Top of Input
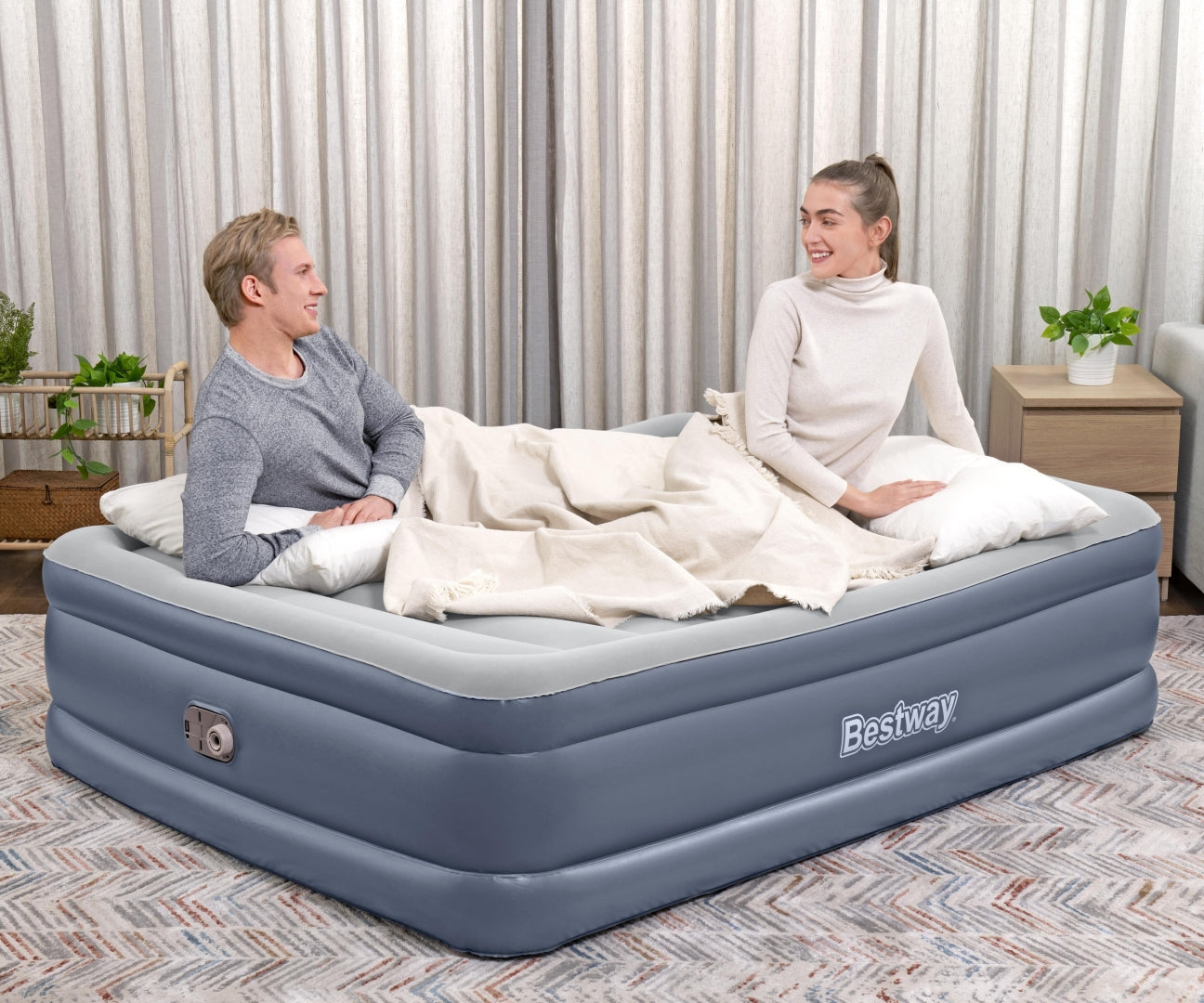 Colchão Insuflável De Viagem Com Bomba De Ar Incorporada Tritech Queen 2,03M X 1,52M X Bestway
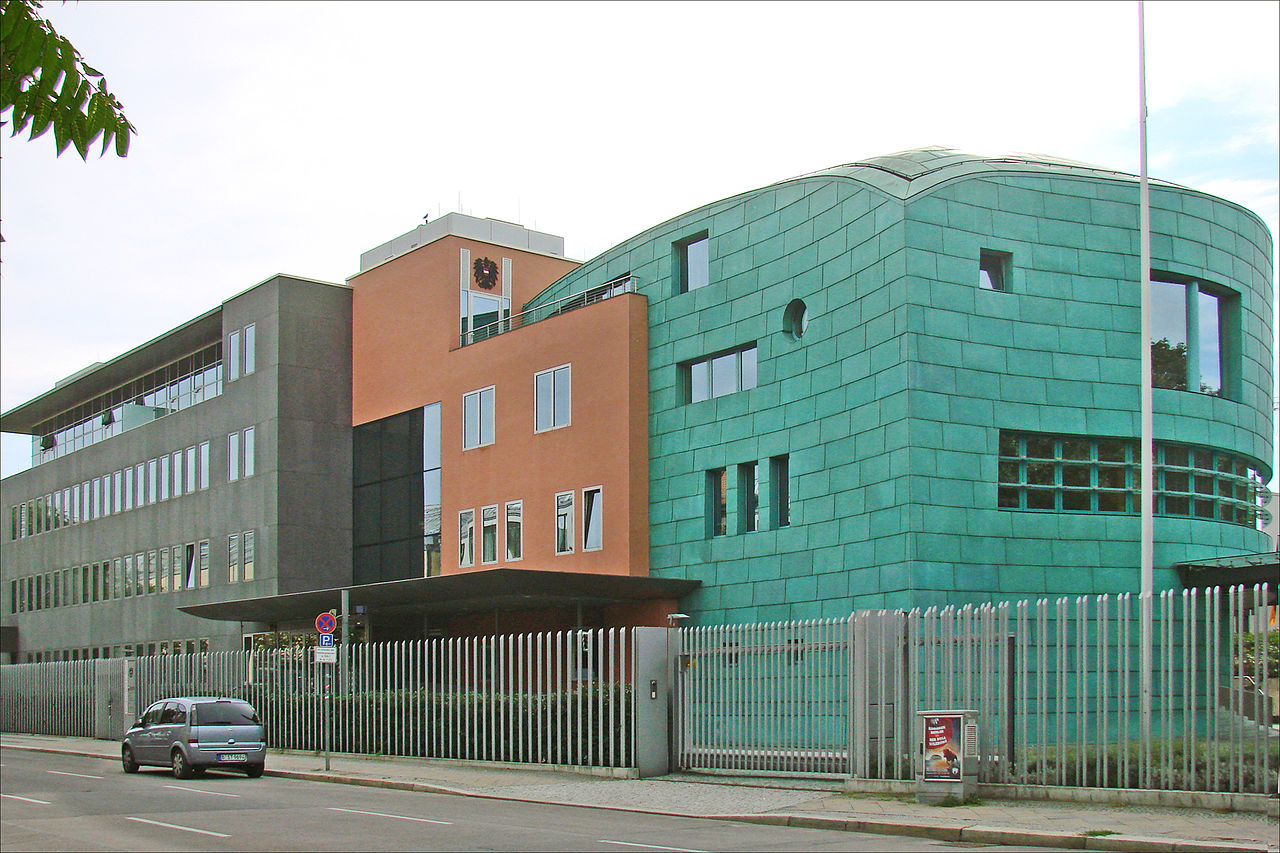 1280px-LAmbassade_dAutriche_(Berlin)_(6304062142).jpg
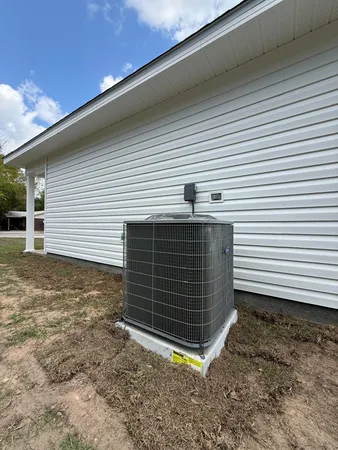 $1,300 | 32 Constitution Avenue, Unit AB, DeFuniak Springs, FL 32433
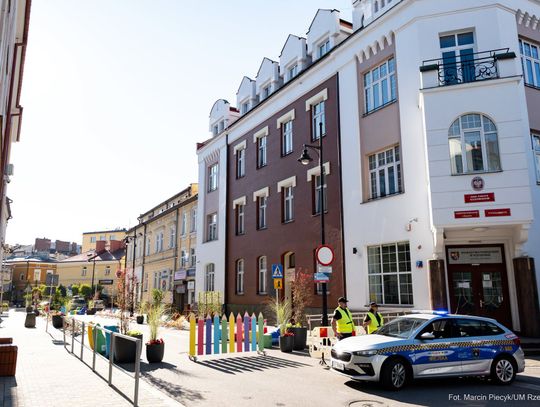 Bernardyńska zmienia się w ulicę szkolną. Przez dwa tygodnie będzie tu spokojniej i bez samochodów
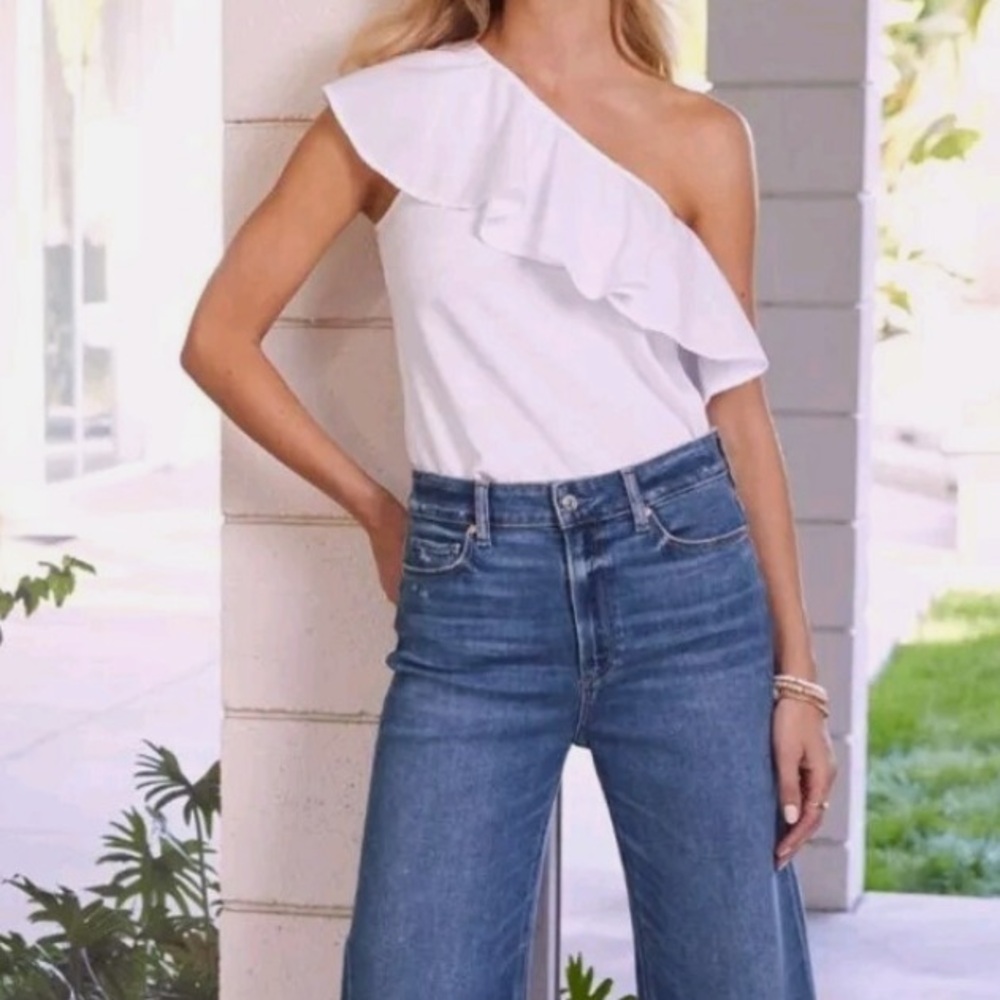 Nation LTD Noella ruffle White one shoulder Top size M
Bottom of Input
(Task prompt): Could you quote each line of the material above word for word, leaving the pictures out of your answer?

(Response for this exercise):
 Colchão Insuflável De Viagem Com Bomba De Ar Incorporada Tritech Queen 2,03M X 1,52M X Bestway
 1280px-LAmbassade_dAutriche_(Berlin)_(6304062142).jpg
 $1,300 | 32 Constitution Avenue, Unit AB, DeFuniak Springs, FL 32433
 Bernardyńska zmienia się w ulicę szkolną. Przez dwa tygodnie będzie tu spokojniej i bez samochodów
 Nation LTD Noella ruffle White one shoulder Top size M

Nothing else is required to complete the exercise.